Lately many scholars pay particular attention to probit models considering different facets of this issue. Though this model was introduced quite recently, in 1980s, many works, estimating it from different angles, exist. In spite of numerous researches of the probit model many scholars contribute to its further considering, bringing about new issues in this connection.
For instance, Wooldridge (2009) suggests that probit model can be helpful in evaluating the impact of “certain policies in the context of a natural experiment”, concluding that such models can be used with panel data (Wooldridge, 2009, p. 587). He uses the standard approaches in considering this model, enwidening the understanding of the notion and suggesting possible areas to implement the probit model.
Ai and Norton (2003) argue that standard study of probit models is to be further considered, since there exist a lot of errors in this field; they also present “the correct way to estimate the magnitude” of the “interaction effect” in probit models (Ai and Norton, 2003, p.123).
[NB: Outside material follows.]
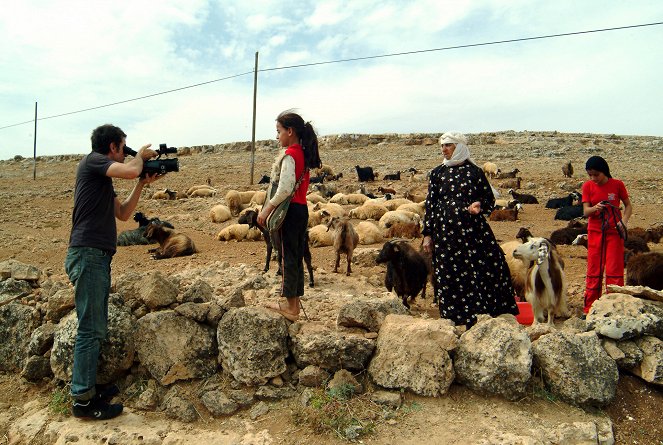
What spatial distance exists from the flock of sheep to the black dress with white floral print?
0.85 meters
Their work provides thorough analysis of the existing model estimations, highlighting major discrepancies, and, finally, suggest their calculations in this connection.
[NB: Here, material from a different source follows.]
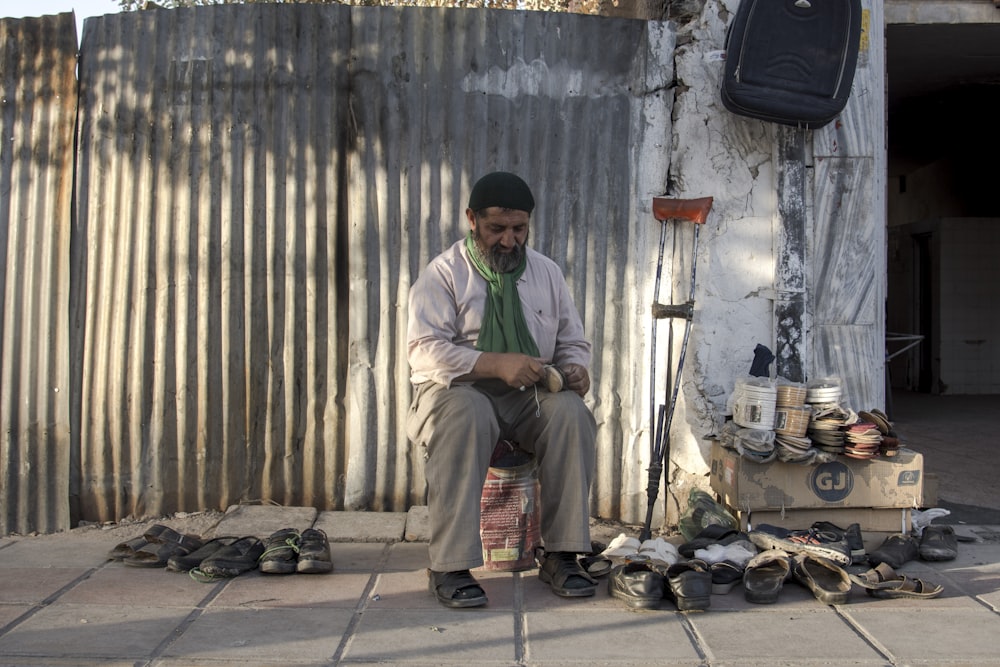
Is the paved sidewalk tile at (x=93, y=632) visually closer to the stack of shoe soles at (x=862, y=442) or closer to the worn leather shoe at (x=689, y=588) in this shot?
the worn leather shoe at (x=689, y=588)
Smith and LeSage (2004) suggest the spatial dependency of probit models with individuals in different locations. It is necessary to mention that though there many other works dedicated to the probit model and its spatial dependency, this comprehensive work can be regarded as good basis for the latter works. Kim et al. (2003) consider “a multinomial” probit model in terms of choice of work trip means they apply the Bayesian approach, estimating different ways with reference to travel cost and the time value (Kim et al., 2003, p.353).
The survey resulted in the conclusion that travelers are likely to account on time rather than cost; and that auto costs rising is likely to enhance the use of buses more than the use of subways. Thus, in this research probit model is applied to the economic issues in transport, and contributes to the improving of the transport related economic studies. Brooks (2008) considers the relevance of probit models, and suggests the best implications of this model, comparing them to logit models and other nonlinear models. It is necessary to stress that this model can be used not only in economics but can be applied to other areas of life.
For instance, Geweke et al.(2003) suggest to apply a Bayesian approach to the considering the mortality in terms of non-stochastic selection of patients and hospitals. That research is highly valuable in terms of assessing quality of hospitals and discharge databases of patients. Thus, the researchers made a very significant conclusion that “ignoring nonrandom admission would lead to invalid inference on quality” (Geweke et al., 2003, p.1237). The survey uses the latest methods, like probit models, to estimate medicine quality, which proves the universal implementation of the model.
Thus, it is necessary to point out that probit model is being considered from different angles and applied to different areas of social life. Especially in the present times it is highly researched in terms of its nonlinear structure, and multiplicity of its effects. Many scholars pay a lot of attention to estimating this model, using different methods and approaches. Nevertheless, the probit model still needs further investigations, in order to obtain better understanding of possible ways of its implementation.
Reference
Ai, C., Norton, E.C. (2003). Interaction terms in logit and probit models. Economics Letters. 80 (1) p. 123-129.
Brooks, C. (2008). Introductory econometrics for finance. Cambridge: Cambridge University Press.
Geweke J, Gowrisankaran G, Town RJ. (2003). Bayesian Inference for Hospital Quality in a Selection Model. Econometrica (71) p. 1215-1238.
Kim, Y., Kim, T.Y., Heo, E. (2003). Bayesian estimation of multinomial probit models of work trip choice. Transportation. 30 (3) p. 351-365.
Smith, T. E. and J. P. LeSage. (2004). “A Bayesian Probit Model with Spatial Dependencies,” in James P. LeSage and R. Kelley Pace (eds.), Advances in Econometrics: Volume 18: Spatial and Spatiotemporal Econometrics, Elsevier Science. p.127–160.
Wooldridge, J.M. (2009). Introductory econometrics: a modern approach. Mason, OH: Cengage Learning.